◆ ACTIVITY
Restate word for word the lines of the listing below, from its first line through the line with "Thumbnail Sách - 6000", without the pictures.

──────────────────────────────

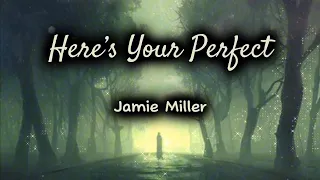 Here's your perfect - Jamie Miller (karaoke acoustic band) Male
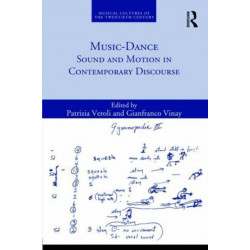 Music-Dance: Sound and Motion in Contemporary Discourse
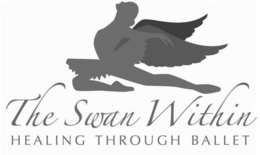 THE SWAN WITHIN HEALING THROUGH BALLET trademark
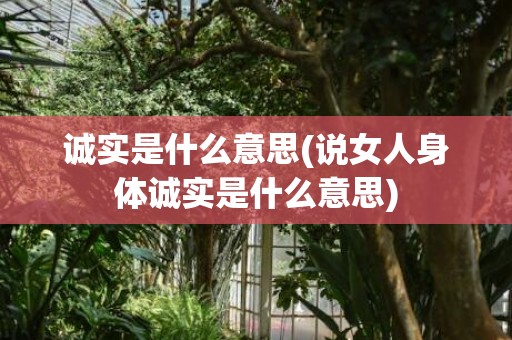 诚实是什么意思(说女人身体诚实是什么意思)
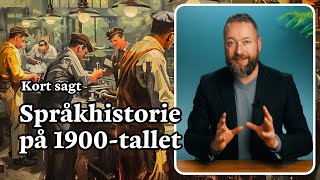 Språkhistorien på 1900-tallet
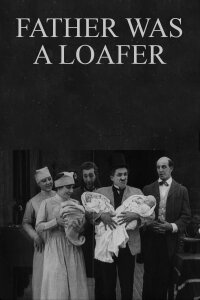 Father was a Loafer (1915)
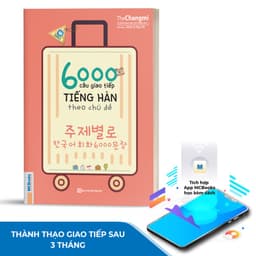 Thumbnail Sách - 6000 Câu Giao Tiếp Tiếng Hàn Theo Chủ Đề Cho Người Mới Bắt Đầu 3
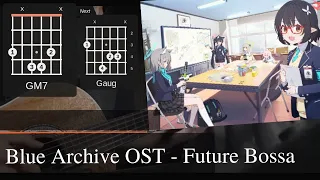 Blue Archive OST, Mitsukiyo — Future Bossa Guitar Cover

──────────────────────────────

◆ RESPONSE AREA
 Here's your perfect - Jamie Miller (karaoke acoustic band) Male
 Music-Dance: Sound and Motion in Contemporary Discourse
 THE SWAN WITHIN HEALING THROUGH BALLET trademark
 诚实是什么意思(说女人身体诚实是什么意思)
 Språkhistorien på 1900-tallet
 Father was a Loafer (1915)
 Thumbnail Sách - 6000 Câu Giao Tiếp Tiếng Hàn Theo Chủ Đề Cho Người Mới Bắt Đầu 3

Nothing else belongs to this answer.